[Given exercise]
Continue the piece about the first 2016 presidential debate, picking up right after its last sentence.

[Excerpt to read]

=======

The Great 2016 Debate Is Over — But the Campaign Goes On


As the days dwindled down to the first of the 90-minute presidential election campaign debates between Democrat Hillary Clinton and Republican Donald Trump, a crescendo of publicity, prediction and built-up tension was coming to a head.

Monday was fast approaching.

It would be the biggest debate ever, even bigger than the legendary Kennedy-Nixon debate of 1960, in which a six-o’clock shadow and a little Nixonian sweat made all the difference. It would be bigger than the Reagan-Carter debate when Reagan said, “There you go again.” It would be bigger than the first Romney-Obama debate, in which a laid-back Obama was steamrollered by Romney.

It would be so big that it could be the key moment of the 2016 campaign, from which one candidate might never recover and another might roll on to victory in the fall — as if there were not two more (probably) debates, plus another between the two running mates, whose names once again escaped many.

Monday’s debate, to use candidate Trump’s favorite word, would be “huuuge.”

=======

[Available data]

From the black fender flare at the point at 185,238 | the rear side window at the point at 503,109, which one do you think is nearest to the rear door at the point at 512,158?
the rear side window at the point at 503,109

=======

[The answer]
It was going to be the biggest. All the campaign strategists, all the folks drawing up maps and carving up districts for a year now, all the media types young and old, the Twitterers, the Instagrammists, the Facebookers, all the people who had predicted the outcome of all the primaries (and had been consistently wrong), bravely predicted who had to win, how they would or should do it, what they must do and must not, who they had to persuade.

Hillary Clinton, who had been having a somewhat rough go of it lately, stopped campaigning and started preparing. Trump was still the same dervish devil, running from rally to rally, commenting on Charlotte, calling for stop-and-frisks, getting into trouble in his inimitable way, threatening to bring Gennifer Flowers to the debate.

The country was getting nervous. People booked watch parties and asked each other if they’d watch the debate, or possibly a CSI Miami rerun (as if). The media was agog. Which Donald Trump was going to show up: the charmer, as he was described by one of his sons, or the god-only-knows-what-he’ll-say guy? Would Hillary soften up, overtalk, be deplorable?

It was enough to keep you up nights, make you go to church, chew your nails, start smoking again or render you incapable of finishing a game of Spider Solitaire. The buildup was taking on apocalyptic aspects: The Most Important Debate Ever, The Most Critical Point of the Campaign. A hundred million were expected to watch, more than the “M.A.S.H.” season finale, right up there with the Super Bowl.

So. As we woke up Tuesday morning, the two squirrels outside in the yard were still eating, the Post landed on the stairs, trees were still standing and a millennial jogged down the sidewalk. We had survived the Great Debate of 2016.

How great was it?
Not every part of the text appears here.